Video by Thomas Cordova.
For Chef Arthur Gonzalez of Panxa Cocina, as well as the steak-centric Hideaway space in Zaferia, the Hatch chile is sacred, as it is for the vast majority of New Mexicans.
The Hatch Valley in southern New Mexico has become synonymous with green chile, with its altitude, water and nutrient-rich soil creating a chile so distinct that its annual harvest attracts tourists, food lovers, chefs and locals to come in droves to get their 20-pound bags of freshly roasted Hatch chiles. The end of summer brings with it the ubiquitous site of road-side chile roasters, typically led by rancheros turning a cylindrical, perforated metal drum filled with green chiles over an intense, propane-fueled fire that chars and blisters them to a deep black.
“You can smell the chile in the air,” Gonzalez said. “You can smell it as the harvest is coming and then you smell the smokey, sweetness the chile brings as the community begins to roast them. It is something that continually enchants me.”

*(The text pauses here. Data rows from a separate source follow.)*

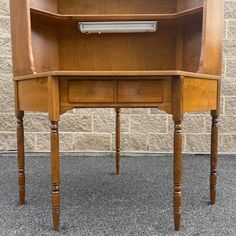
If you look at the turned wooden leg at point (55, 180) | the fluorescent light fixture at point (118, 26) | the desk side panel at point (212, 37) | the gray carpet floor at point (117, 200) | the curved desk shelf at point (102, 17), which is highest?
the curved desk shelf at point (102, 17)

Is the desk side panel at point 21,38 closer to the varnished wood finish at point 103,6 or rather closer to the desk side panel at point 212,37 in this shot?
the varnished wood finish at point 103,6

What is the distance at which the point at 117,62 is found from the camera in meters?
1.97

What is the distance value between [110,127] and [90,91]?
54.4 inches

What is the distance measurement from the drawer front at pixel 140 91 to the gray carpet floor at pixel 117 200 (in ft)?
1.79

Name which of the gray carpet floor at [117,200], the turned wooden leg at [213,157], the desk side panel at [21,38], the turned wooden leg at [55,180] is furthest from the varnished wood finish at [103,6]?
the gray carpet floor at [117,200]

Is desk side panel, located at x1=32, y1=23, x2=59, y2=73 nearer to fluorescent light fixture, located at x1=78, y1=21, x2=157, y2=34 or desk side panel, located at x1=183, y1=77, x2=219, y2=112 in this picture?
fluorescent light fixture, located at x1=78, y1=21, x2=157, y2=34

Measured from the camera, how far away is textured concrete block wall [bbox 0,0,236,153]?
8.51 ft

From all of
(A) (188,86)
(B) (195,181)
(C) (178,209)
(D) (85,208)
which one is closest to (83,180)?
(D) (85,208)

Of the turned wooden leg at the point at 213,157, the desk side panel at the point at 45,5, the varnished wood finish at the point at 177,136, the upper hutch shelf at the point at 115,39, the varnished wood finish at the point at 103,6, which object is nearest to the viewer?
the varnished wood finish at the point at 177,136

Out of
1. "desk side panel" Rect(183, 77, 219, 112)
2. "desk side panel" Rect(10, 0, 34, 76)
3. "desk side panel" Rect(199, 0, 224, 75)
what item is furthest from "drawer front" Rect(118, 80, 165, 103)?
"desk side panel" Rect(10, 0, 34, 76)

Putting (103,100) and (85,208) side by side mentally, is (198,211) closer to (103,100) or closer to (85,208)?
(85,208)

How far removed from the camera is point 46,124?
264 cm

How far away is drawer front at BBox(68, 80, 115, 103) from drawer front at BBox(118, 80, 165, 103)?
4 centimetres

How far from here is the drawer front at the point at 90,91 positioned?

That enchantment started when Gonzalez took a position in the lauded Santa Fe restaurant Geronimo and forever altered his perception of the chile and its importance to New Mexico and the United States. Going to the farmers market, Gonzalez tells the story of his first Hatch chile experience courtesy of Matt Romero of Romero farms, one of New Mexico’s most respected outfits.
Putting a freshly made flour tortilla in one, Romero pulled a piping hot Hatch chile from its tumble of hell, sprinkled some salt and handed it to Gonzalez in what he calls “the Hatch’s purest form.”
By the time Gonzalez began to hatch the idea of Panxa Cocina, his ode to Southwestern American cuisine in his hometown of Long Beach, he knew he would have to search out a chile savant to bring him the best.
Enter Hector Mendoza, the man who gives Gonzalez a call each year to let the chef know that the chiles “have told me they’re ready.” And for Mendoza, despite farmers having developed a chile that ripens earlier and therefore expands the chile roasting season, there is nothing more needed for great chiles than patience.
“There’s some varieties out here that are made to come off early and people tend to get all riled up because they think they can go get some and roast ’em up,” Mendoza said. “‘C’mon,’ they would say, ‘Let’s get the roasting season started!’ It doesn’t pay for you to get real excited real early because you won’t find that high quality New Mexico chile in the early market. You have to wait.”
For Mendoza, that typically means waiting into late August or early September, sometimes stretching his harvest into the middle of October. The result? Hatch chile from the Hatch Valley at its most delectable—and those are precisely the chiles you will eat when visiting Panxa Cocina.
It’s a Long Beach-only gem and experience for which the 14-hour drive to Santa Fe isn’t needed.
Panxa Cocina is located at 3937 E. Broadway.